Auswahl:
==========

Riesige schwimmende Solarinseln auf dem Meer, die genügend Energie produzieren, um einen CO2-neutralen
globalen Güterverkehr zu ermöglichen – was wie «Science Fiction» klingt
haben Forschende der ETH Zürich, des Paul Scherrer Instituts (PSI), der
Empa, der Universitäten Zürich, Bern und der National University of
Science and Technology (NTNU) Trondheim nun erstmals durchgerechnet, wie
sie in der jüngsten Ausgabe der Fachzeitschrift «Proceedings of the
National Academy of Sciences» (PNAS) schreiben.
So könnten die schwimmenden Solarinseln aussehen. Auf dem Schiff links
befänden sich alle notwendigen Anlagen zur Produktion von Methanol. Visualisierung: Novaton |
Forschende der ETH Zürich, des PSI und der Universitäten Zürich, Bern und der Norwegischen Universität für Forschung und Technologie (NTNU) haben gemeinsam mit einem Team der Empa diese Idee durchgerechnet und zeigen in ihrer Studie auf, das solare Methanol-Inseln langfristig genügend Treibstoff produzieren könnten, um die gesamte Mobilität CO2-neutral zu gestalten – weltweit. Inmitten der Ozeane soll aus Solarenergie (und Wasser) Wasserstoff (H2) hergestellt werden, der dann vor Ort mit aus dem Meerwasser gewonnenen CO2 zu Methanol umgewandelt wird. Dazu analysierten die Forschenden detailliert ein Szenario, das zwar noch rein hypothetisch scheint, aber bereits die Planungsgrundlagen für eine mögliche Umsetzung bietet. Ihre Resultate präsentieren sie kürzlich in der Fachzeitschrift «Proceedings of the National Academy of Sciences» (PNAS).
Ausgangspunkt
der Idee sind Solarinseln, also schwimmende Plattformen, ausgestattet
mit Photovoltaikanlagen. Da aber Solarstrom nicht gespeichert und von
dort nur schlecht abtransportiert werden kann, macht ein Solarkraftwerk
auf dem Meer keinen Sinn. Allerdings kann man aus Kohlendioxid und
Wasserstoff flüssiges Methanol (CH3OH), aber auch gasförmiges Methan (CH4)
herstellen. Die Ausgangsstoffe könnten also direkt aus dem Ozean
gewonnen beziehungsweise dort hergestellt werden, so die Idee der
Forschenden.
Es existieren bereits grosstechnische «Power-to-Gas-Anlagen, die Wasserstoff und CO2
zu Treibstoff umwandeln – unter anderem die Demonstrationsplattform
«move» auf dem Empa-Campus in Dübendorf (siehe Box unten). Daher stellt sich
die Frage: Warum damit aufs Meer? Warum nicht, wie dies bestehende
Anlagen tun, das CO2 aus der Luft gewinnen? Die Antwort ist
simpel: Die dafür benötigte Anlagenfläche für eine weltweite Versorgung
von Treibstoff wäre gewaltig. «Eine Fläche von rund 170'000 km2
wäre nötig, um den jährlichen Bedarf für den globalen Güterverkehr zu
produzieren», erklärt Andreas Borgschulte von der Empa-Abteilung
«Advanced Analytical Technologies». Das liesse sich am ehesten durch
Solaranlagen auf dem Meer realisieren; bislang ungenutzte Fläche, die
niemandem gehört. Auch auf dem Meer kann man das CO2 aus der Luft gewinnen; eine attraktive – und erst noch naheliegende – Alternative wäre aber, die rund 125-mal höhere CO2-Konzentration des Meerwassers für die «Kohlendioxidernte» auszunutzen.

==========

Kurze Übung 1:
Welche Fläche wäre laut dem Text über schwimmende Solarinseln nötig, um den jährlichen Bedarf für den globalen Güterverkehr zu produzieren?

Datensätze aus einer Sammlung
==========

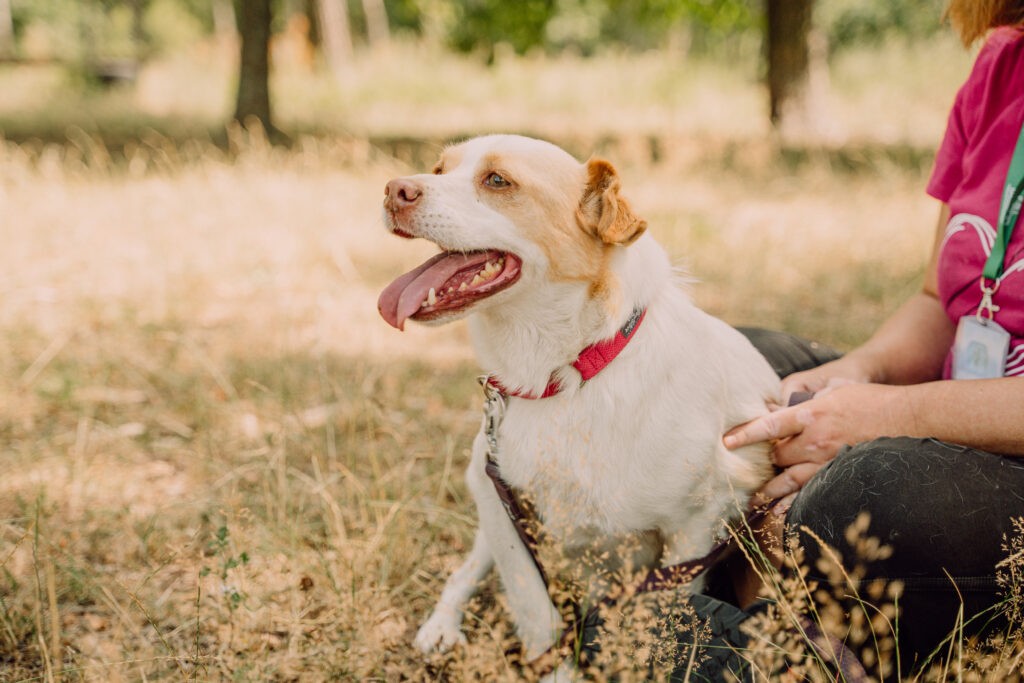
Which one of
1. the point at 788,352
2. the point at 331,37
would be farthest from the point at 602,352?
the point at 331,37

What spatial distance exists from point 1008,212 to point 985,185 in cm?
16

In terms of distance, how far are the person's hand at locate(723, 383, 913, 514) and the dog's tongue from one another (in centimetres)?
70

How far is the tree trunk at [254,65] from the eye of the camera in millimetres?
8469

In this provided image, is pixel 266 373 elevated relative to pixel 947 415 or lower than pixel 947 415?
lower

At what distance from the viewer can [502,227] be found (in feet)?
5.65

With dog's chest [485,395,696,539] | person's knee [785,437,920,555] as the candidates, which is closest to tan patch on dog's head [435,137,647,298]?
dog's chest [485,395,696,539]

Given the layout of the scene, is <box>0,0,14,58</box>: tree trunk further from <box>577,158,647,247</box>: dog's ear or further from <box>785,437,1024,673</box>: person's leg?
<box>785,437,1024,673</box>: person's leg

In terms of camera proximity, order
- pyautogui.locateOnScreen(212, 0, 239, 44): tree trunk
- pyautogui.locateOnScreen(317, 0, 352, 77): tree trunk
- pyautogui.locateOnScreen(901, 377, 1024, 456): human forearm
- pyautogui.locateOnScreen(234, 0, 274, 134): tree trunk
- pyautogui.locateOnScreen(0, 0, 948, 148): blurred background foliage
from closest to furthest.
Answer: pyautogui.locateOnScreen(901, 377, 1024, 456): human forearm
pyautogui.locateOnScreen(234, 0, 274, 134): tree trunk
pyautogui.locateOnScreen(0, 0, 948, 148): blurred background foliage
pyautogui.locateOnScreen(317, 0, 352, 77): tree trunk
pyautogui.locateOnScreen(212, 0, 239, 44): tree trunk

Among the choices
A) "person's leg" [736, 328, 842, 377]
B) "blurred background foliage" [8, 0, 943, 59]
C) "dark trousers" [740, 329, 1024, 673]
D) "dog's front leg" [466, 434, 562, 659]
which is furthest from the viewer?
"blurred background foliage" [8, 0, 943, 59]

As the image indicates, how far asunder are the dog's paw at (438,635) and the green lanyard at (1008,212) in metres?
1.41

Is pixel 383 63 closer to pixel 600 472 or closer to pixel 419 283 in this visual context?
pixel 419 283

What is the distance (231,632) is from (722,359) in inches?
48.7

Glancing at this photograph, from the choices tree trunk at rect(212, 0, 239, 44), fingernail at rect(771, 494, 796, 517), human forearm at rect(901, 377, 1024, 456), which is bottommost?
fingernail at rect(771, 494, 796, 517)

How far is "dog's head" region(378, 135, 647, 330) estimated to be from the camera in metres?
1.69
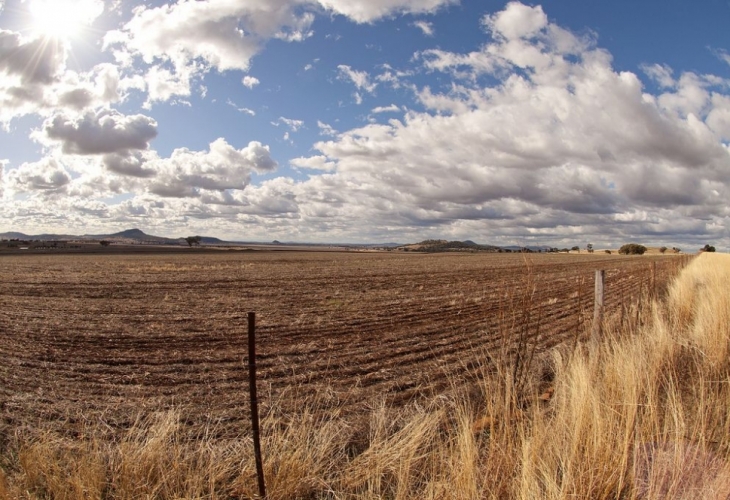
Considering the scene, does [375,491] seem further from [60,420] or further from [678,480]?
[60,420]

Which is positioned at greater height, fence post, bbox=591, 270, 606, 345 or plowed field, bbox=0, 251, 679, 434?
fence post, bbox=591, 270, 606, 345

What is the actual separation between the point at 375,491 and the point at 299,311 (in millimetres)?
11806

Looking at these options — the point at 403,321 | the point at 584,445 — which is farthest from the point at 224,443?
the point at 403,321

==========

Kurze Übung 2:
Schreibe die Zeilen der Einträge ab, von der Zeile mit „camera in metres?“ bis zum Ende der Einträge, beide Enden eingeschlossen. Lass die Bilder in deiner Antwort weg.

Lösung der Übung 1:
Rund 170'000 km2.

Lösung der Übung 2:
How far is "dog's head" region(378, 135, 647, 330) estimated to be from the camera in metres?
1.69
Considering the scene, does [375,491] seem further from [60,420] or further from [678,480]?
[60,420]

Which is positioned at greater height, fence post, bbox=591, 270, 606, 345 or plowed field, bbox=0, 251, 679, 434?
fence post, bbox=591, 270, 606, 345

What is the actual separation between the point at 375,491 and the point at 299,311 (in millimetres)?
11806

Looking at these options — the point at 403,321 | the point at 584,445 — which is farthest from the point at 224,443?
the point at 403,321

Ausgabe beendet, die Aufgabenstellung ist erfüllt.